July 21, 2005 5:38 AM  
Anonymous Anonymous said...

i think david's recommendation of vaughan is an excellent point - for in this case the guitar is the voice - the main voice- vaughan is only adding his voice and lyrics as backround for the sound and movement the guitar is producing and taking you too. lucia is very much the same - the musical theme is in the flow of the guitar and drum, bass, vocals only enhance what the guitar is trying to accomplish. sometimes itis like listening to the vocals of billy holiday- close your eyes and listen to where her voice is taking you in the song, how she makes you feel- early. early eric clapton even as derrik and the dominos (although david you may not agree with that) or my favorite harrisons "while my guitar gentally weeps" all do the same for me-
uncle steve adds joe satriani as a perfect example pure guitar as voice in a rock (not blues) genre-
oops- i've rambled too long

July 30, 2005 7:22 PM  
Anonymous patty said...

ok, that was patty

July 30, 2005 7:23 PM  
Blogger Jadagul said...

I think were actually agreeing. A lot of music, especially pop, rock, and blues music, is driven by the guitar and uses the guitar as its main "voice." When you listen to the song you're supposed to listen to the guitar as the main element, and I don't. I ignore the guitar to listen to the other stuff‐the piano and the drums and the lyrics—and when the other stuff is just there to enhance the guitar, that leaves out a lot.

July 30, 2005 8:59 PM  
Blogger keith said...

Jay, Rush is actually a really bad place to start. Their lyrics are a little Objectivist but a lot prosaic. They're not much for melody or hooks. They come off a little cold and dispassionate. To compound the problem, they take themselves way too seriously. In short, they lack most of the things that make rock 'n' roll fun.

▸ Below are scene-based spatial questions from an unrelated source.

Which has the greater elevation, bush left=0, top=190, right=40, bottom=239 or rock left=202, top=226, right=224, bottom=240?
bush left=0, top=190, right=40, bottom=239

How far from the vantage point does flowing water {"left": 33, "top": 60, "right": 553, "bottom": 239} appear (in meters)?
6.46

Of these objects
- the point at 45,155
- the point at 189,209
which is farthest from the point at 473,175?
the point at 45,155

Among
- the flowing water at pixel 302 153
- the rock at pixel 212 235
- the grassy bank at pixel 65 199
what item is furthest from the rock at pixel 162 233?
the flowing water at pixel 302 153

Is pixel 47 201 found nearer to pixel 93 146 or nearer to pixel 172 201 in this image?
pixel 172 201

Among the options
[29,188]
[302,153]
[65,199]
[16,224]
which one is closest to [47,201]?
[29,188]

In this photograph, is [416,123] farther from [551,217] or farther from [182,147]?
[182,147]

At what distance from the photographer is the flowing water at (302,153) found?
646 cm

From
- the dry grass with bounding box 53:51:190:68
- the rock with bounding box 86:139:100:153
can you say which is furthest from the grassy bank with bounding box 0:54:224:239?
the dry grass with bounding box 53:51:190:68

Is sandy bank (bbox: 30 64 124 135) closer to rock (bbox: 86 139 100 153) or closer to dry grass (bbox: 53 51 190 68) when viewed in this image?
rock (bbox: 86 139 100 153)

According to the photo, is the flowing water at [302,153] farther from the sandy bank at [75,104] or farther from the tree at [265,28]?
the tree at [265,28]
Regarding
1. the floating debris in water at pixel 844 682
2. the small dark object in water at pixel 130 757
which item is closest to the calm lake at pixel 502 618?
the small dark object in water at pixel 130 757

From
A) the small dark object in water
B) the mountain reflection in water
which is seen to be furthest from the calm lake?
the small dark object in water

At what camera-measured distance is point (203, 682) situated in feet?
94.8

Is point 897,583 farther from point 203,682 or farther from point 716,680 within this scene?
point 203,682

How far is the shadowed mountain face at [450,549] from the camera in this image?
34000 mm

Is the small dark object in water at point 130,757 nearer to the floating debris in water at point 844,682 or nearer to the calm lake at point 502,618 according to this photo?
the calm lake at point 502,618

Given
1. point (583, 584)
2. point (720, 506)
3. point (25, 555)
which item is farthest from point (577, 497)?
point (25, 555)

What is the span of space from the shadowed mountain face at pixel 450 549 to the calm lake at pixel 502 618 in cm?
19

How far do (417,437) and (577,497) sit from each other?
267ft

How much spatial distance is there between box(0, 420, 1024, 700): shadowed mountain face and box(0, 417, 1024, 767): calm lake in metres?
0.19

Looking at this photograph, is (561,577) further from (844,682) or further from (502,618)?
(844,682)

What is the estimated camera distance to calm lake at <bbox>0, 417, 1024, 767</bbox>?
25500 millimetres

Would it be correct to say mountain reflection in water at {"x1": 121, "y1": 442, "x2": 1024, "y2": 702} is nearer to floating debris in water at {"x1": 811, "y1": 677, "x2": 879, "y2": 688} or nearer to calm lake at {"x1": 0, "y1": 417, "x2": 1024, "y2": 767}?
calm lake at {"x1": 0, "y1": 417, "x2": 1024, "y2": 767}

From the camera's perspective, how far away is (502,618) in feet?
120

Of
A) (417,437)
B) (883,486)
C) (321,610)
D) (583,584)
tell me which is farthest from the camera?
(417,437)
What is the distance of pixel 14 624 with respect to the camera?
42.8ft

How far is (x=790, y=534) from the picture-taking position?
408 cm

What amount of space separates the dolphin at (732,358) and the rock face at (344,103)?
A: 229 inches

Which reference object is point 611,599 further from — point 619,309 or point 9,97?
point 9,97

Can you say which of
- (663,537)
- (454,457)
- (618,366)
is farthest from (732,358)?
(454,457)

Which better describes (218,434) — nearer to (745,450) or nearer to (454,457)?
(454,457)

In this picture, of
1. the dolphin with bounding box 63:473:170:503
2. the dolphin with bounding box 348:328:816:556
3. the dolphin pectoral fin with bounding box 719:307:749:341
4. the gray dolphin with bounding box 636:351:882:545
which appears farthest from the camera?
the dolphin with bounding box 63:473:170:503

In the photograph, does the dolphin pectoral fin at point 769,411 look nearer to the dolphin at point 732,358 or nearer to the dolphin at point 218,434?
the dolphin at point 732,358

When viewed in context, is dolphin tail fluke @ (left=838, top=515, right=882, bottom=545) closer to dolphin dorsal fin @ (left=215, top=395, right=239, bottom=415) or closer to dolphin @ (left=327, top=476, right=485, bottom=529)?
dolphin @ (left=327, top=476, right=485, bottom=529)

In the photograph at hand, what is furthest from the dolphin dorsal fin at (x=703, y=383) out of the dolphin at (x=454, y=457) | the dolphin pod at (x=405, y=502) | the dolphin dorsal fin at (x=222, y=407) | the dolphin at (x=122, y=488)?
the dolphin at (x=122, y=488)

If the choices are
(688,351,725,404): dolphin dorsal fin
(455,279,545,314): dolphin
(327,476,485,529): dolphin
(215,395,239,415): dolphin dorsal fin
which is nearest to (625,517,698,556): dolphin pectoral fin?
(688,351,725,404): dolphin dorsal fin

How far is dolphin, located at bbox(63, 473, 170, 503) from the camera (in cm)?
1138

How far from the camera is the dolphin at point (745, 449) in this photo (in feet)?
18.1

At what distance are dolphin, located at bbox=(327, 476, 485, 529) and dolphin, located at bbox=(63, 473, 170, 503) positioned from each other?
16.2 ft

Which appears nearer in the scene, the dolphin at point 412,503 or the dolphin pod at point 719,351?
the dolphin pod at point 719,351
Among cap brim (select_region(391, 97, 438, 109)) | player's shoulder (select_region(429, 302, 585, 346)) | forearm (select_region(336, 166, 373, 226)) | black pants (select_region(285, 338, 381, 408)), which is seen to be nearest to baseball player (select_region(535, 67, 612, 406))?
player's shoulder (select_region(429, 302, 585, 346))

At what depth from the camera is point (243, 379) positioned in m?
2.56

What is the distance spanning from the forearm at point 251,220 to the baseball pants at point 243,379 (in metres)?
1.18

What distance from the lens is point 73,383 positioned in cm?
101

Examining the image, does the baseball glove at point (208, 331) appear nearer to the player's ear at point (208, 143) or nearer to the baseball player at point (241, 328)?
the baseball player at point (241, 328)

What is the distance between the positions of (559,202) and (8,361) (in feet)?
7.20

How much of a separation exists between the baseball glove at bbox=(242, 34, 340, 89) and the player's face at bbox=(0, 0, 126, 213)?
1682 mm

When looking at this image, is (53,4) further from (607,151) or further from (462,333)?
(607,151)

The recommendations I see here are great ones. They're sort of the two sides of the coin. Joe Satriani (following in the footsteps of his hard rock and fusion influences) gets his point across with lots of notes . Stevie Ray Vaughan (following in the footsteps of his blues influences) gets his point across with one or two. Satriani's genius, for my money, is his flawless technique (the kind of riffs that will, to use your phrase, make you sit up and take notice) and killer melodic sense. Meanshile, Stevie Ray's genius is that with those one or two notes he conveys the same amount of emotion (and maybe even more).

If you want the whole package, guitarlyricsvocalssound, I would recommend, off the top of my head and in no particular order, Matthew Sweet, Richard Thompson, and Jeff Buckley.

July 31, 2005 9:29 PM  
Blogger McAfee said...

Rush is fine, but more than a little dated.  If you're looking for something similar but more contemporary, I'd check out a band called Coheed and Cambria.  Coheed's most recent CD, In Keeping Secrets of Silent Earth: 3 came out in 2003.  It's a science fiction theme album reminiscent of Rush's 2112.  The singer is a guy named Claudio Sanchez and he's got high-pitched power vocals that I think trump Geddy Lee.  The record weaves a dark sci-fi story that ranges from mysterious to incomprehensible, with track titles like "Cuts Marked in the March of Men" and "The Velourium Camper I:  Faint of Hearts."  The best track is the secret song at the end, "2113" (A Rush reference perhaps?).  It's an epic song that rises and falls, twisting through ten moods in nine minutes.  The music is solid, complex and melodic throughout the album and even if you don't grasp the story, it's a great listen.  If you like In Keeping Secrets, you should also check out Coheed's earlier release, Second Stage Turbine Blade, and the new album, Good Apollo, I'm Burning Star iV, Volume One:  From Fear Through the Eyes of Madness, scheduled for release in September.